Avenida Nash


Unos de mis mayores miedos es no poder cruzar nunca la avenida Nash, esa avenida que se atraviesa en el camino a casa. Desde que parto de mi origen, ya voy haciendo preocupados planes para poder pasar de forma cabal. Aumento o disminuyo, con esmerada estrategia, el ritmo de mi marcha antes del cruce; miro con antelación (tal vez más de la debida) la sincronía de los semáforos; oteo el flujo del tráfico y dependiendo de un juicioso análisis previo, me lanzo a veces de forma temeraria, siempre valiente, nunca pusilánime, a conquistar la gloria cotidiana que es atravesar una avenida sin puente ni cebra.

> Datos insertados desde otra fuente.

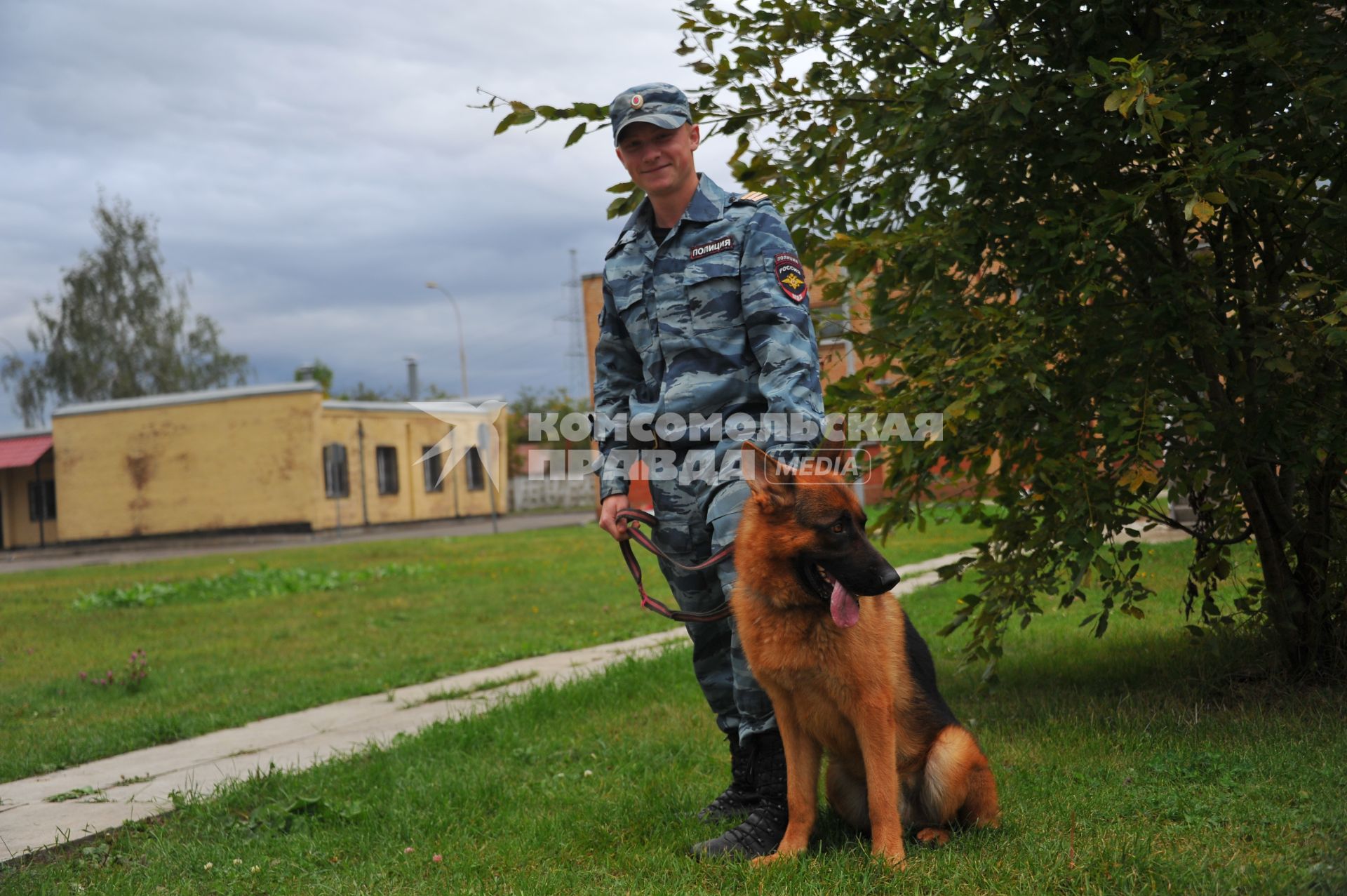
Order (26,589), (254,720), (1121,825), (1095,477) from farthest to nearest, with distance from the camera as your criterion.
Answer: (26,589) → (254,720) → (1095,477) → (1121,825)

Es una proeza esquivar la embestida de las motos y de las bicicletas y de los scooters que se atraviesan por los surcos. Es aún más meritorio ser oportuno para no fumarse la polución que vomitan los tubos de escape. Cuando no puedo atravesar de un sólo impulso los dos carriles contrarios y quedo atrapado en el separador de árboles marchitos y renegridos, mi alteración —ya azuzada por la estridencia del claxon— aumenta y pienso que nunca podré volver a besar la prístina frente de mi hijo, que los perritos no harán la algarabía producida por el crujir de mis llaves en la cerradura, que no le diré más te amo a mi mujer, que ya no habrá esa tranquilidad que es llegar al hogar, que no podré escribir estas líneas...Pero puedo. Siempre puedo. Todos los días puedo. Y es un milagro que esto suceda a diario, que esté vivo, que aún no haga parte del asfalto.